Bryan Gilfillan, Dalbeattie Star, East of Scotland League, Football in our time, Graham Wright., Islecroft Stadium, John MacBeth, Michael Sutherland, Newton Stewart, scotch pie, Scott Milligan, South of Scotland League, Stewart Taylor, Stuart Roy Clarke
Saturday 28th July 2012 ko 3.00pm
South of Scotland League
DALBEATTIE STAR 3 (MacBeth 31 Milligan 45p 74)
NEWTON STEWART 2 (Taylor 37 Sutherland 79)
Att 61 (h/c)
No Programme (old copy FREE)
Scotch Pie £1
The original plan was to watch Hamilton Academical versus Airdrie United, but when the M6 decided to misbehave, Chris and I decided to divert to Dumfries and Galloway. That meant a new league as well as a new ground, and a town neither of us had visited either.
Dalbeattie is named after the gaellic for “Valley of the Birch Trees,” and it certainly is a leafy, well-heeled town. That belies its past as a centre for granite mining, but these days a major employer is souvenir factory Thistle Products which distributes Scottish souvenirs across Scotland and beyond, most famously the “See You Jimmy Hat” and more recently the “Instakilt Beach Towel”. So, when you see these products and wince, at least you know where they’re from!

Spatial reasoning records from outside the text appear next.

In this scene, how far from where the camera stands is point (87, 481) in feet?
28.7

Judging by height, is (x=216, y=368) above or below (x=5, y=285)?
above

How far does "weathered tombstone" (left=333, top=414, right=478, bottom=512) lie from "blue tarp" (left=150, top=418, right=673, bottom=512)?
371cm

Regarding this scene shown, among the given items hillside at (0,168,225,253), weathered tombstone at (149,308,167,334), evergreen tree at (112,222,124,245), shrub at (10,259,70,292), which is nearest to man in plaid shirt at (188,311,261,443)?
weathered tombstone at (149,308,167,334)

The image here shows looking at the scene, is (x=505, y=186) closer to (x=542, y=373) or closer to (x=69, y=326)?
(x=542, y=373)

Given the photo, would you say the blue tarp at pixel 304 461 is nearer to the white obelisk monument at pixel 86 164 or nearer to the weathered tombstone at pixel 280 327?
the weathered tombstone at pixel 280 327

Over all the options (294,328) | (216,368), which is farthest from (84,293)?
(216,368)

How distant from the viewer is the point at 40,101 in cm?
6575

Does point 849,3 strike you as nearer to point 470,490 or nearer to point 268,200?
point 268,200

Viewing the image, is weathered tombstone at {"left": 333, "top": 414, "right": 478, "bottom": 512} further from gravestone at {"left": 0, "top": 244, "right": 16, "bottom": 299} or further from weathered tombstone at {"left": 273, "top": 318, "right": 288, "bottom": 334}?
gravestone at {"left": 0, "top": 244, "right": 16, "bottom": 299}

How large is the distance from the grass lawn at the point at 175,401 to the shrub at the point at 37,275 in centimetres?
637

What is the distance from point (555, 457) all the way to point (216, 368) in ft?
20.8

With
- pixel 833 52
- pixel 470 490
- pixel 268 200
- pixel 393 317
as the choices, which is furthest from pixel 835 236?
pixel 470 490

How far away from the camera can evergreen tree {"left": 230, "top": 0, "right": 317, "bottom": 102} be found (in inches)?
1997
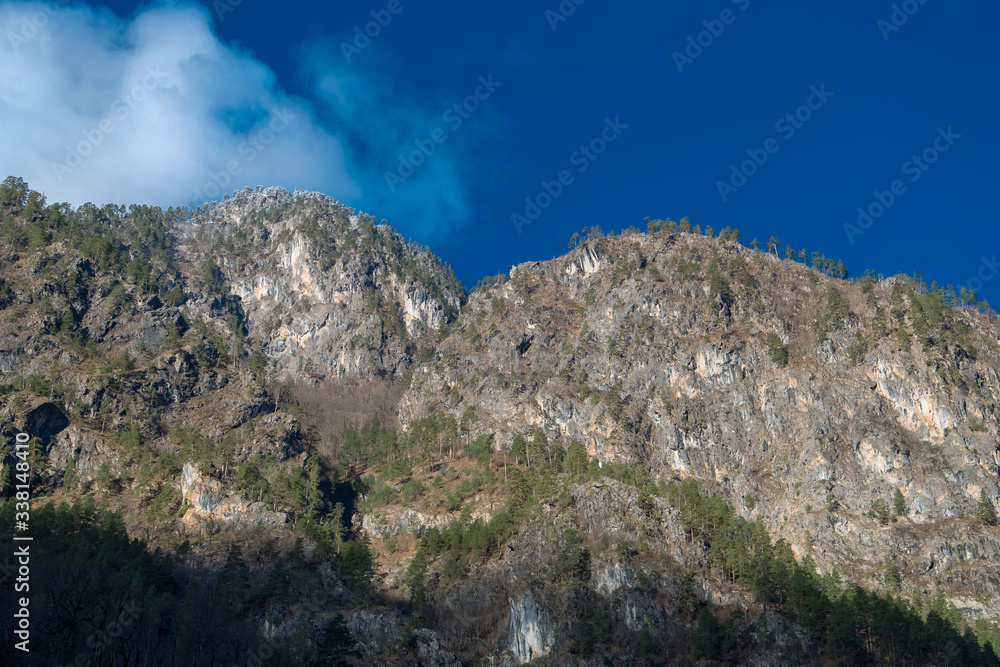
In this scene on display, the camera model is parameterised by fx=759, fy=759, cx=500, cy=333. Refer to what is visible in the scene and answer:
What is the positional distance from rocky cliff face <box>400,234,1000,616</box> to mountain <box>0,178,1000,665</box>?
1.79ft

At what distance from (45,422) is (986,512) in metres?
169

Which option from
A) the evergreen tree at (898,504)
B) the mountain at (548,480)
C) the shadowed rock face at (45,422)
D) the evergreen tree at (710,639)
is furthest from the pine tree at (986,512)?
the shadowed rock face at (45,422)

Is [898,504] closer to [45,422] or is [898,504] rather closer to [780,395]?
[780,395]

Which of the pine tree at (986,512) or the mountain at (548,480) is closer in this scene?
the mountain at (548,480)

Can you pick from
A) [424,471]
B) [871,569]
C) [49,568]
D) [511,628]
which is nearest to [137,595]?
[49,568]

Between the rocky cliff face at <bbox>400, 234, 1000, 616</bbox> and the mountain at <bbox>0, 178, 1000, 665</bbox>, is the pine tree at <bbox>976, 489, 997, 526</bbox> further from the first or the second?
the rocky cliff face at <bbox>400, 234, 1000, 616</bbox>

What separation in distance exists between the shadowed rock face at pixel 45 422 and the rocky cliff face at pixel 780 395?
7576 centimetres

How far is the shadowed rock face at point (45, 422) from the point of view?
144500mm

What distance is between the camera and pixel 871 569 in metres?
119

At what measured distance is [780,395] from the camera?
5817 inches

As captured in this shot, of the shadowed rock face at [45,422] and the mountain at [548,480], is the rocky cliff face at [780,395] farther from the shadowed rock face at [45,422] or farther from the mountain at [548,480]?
the shadowed rock face at [45,422]

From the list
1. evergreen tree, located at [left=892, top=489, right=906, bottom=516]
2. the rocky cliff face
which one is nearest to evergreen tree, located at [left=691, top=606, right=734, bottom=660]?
the rocky cliff face

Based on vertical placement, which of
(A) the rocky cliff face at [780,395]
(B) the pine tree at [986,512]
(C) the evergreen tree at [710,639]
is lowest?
(C) the evergreen tree at [710,639]

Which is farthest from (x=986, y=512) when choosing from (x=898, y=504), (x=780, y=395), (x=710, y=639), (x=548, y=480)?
(x=548, y=480)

Islecroft Stadium, is enclosed at one corner of Colliston Park. There’s a bandstand, looking roughly the same as it did when opened in 1908. The really unusual feature is the toilet block which looks as if it services the football ground but in fact is part of the Islecroft caravan and camping site next door. I note that the site’s website makes no mention of the football ground next door!
Dalbeattie have spent a high proportion of their history playing in the East Of Scotland League, reckoned to be far stronger than the more geographically suitable South of Scotland League. The ground reflects this, fully enclosed with its 300 seat stand, and 3500 capacity. When the money ran out in 2009 the club simply took their reserves place in the weaker league, and at a stroke became a big fish in a small pond. They are the current champions and cup holders.
There was of course far more to enjoy that just the bare statistics. Islecroft has atmosphere and character in abundance, so much so that one of my photographic heroes, Stuart Roy Clarke immortalised the graffiti at the back of the stand in his book, “Football in our time.” If you love football grounds you’ll love his book. The club were more than willing to show off Clarke’s picture, and were happy to show me round the clubhouse at the back of the stand. In fact, I’d have trouble remembering a friendlier club.
For a side expected to dominate again, Star struggled to gain the ascendancy. We were treated to that most Scottish of traditions, the triallist named on the teamsheet as just “Triallist,” with no clue given as to his identity. Mind you we think we worked out his identity! They too until the 31st minute to open the scoring, player-manager John MacBeth combining well with Scott Milligan before firing home from inside the box.
They say you’re at your most vunerable when you’ve just scored, and so it proved. Dalbeattie fell asleep at the back, and Stewart Taylor reacted fastest to a ball in, and fired home low, past Graham Wright. Its didn’t matter much as in first half stoppage time MacBeth’s surging run into the box was rudely ended by Jason Gallacher, and Milligan stroked the penalty home with the minimum of fuss.
It took until the 74th minute for Star to make the game safe, the visitors failed to defend a short corner properly and there was Milligan to fire home from 10 yards. It proved to be crucial as the visitors scored again Michael Sutherland heading home a free kick whipped in from the right. It wasn’t a nervous last few minutes as Star finished well on top. I just wonder when they’ll feel confident enough for another tilt at the East of Scotland League.